[Problem requirements]: Please render the records in the stretch from the line containing "From the lens's" through the end of the records as a two-column CSV with the headers text and answer. Give one row per record and put each value in a quoted field, with line breaks replaced by spaces.

(Spatial relationship records)

+++

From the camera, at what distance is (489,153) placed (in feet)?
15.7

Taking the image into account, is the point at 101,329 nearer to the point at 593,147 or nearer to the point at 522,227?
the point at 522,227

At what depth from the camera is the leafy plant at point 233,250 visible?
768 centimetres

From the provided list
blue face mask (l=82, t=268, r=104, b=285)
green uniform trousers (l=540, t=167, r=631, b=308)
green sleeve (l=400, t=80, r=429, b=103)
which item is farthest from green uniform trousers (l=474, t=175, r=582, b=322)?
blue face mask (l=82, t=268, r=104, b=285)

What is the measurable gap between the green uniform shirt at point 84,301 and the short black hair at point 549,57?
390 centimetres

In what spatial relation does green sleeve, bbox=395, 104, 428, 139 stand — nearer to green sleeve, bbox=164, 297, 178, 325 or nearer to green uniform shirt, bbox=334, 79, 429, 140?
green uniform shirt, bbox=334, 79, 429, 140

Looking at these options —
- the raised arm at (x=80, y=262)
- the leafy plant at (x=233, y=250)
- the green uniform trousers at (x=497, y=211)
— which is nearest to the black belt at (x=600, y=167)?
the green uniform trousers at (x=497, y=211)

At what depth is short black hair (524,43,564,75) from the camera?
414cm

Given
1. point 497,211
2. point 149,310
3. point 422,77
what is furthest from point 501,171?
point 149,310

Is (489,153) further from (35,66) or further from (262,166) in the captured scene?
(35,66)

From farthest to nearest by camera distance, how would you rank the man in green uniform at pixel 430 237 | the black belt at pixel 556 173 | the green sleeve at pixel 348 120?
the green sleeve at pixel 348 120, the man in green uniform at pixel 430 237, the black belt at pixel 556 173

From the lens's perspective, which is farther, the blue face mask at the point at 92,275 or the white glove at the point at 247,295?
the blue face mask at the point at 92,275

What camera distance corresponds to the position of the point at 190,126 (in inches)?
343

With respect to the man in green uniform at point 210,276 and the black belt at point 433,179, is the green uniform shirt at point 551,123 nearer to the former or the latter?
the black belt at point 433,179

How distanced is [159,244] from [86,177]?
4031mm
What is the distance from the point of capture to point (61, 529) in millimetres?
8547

+++

[Right answer]:
text,answer
"From the lens's perspective, which is farther, the blue face mask at the point at 92,275 or the white glove at the point at 247,295?","the blue face mask at the point at 92,275"
"What camera distance corresponds to the position of the point at 190,126 (in inches)?","343"
"With respect to the man in green uniform at point 210,276 and the black belt at point 433,179, is the green uniform shirt at point 551,123 nearer to the former or the latter?","the black belt at point 433,179"
"How distanced is [159,244] from [86,177]?","4031mm"
"What is the distance from the point of capture to point (61, 529) in millimetres?","8547"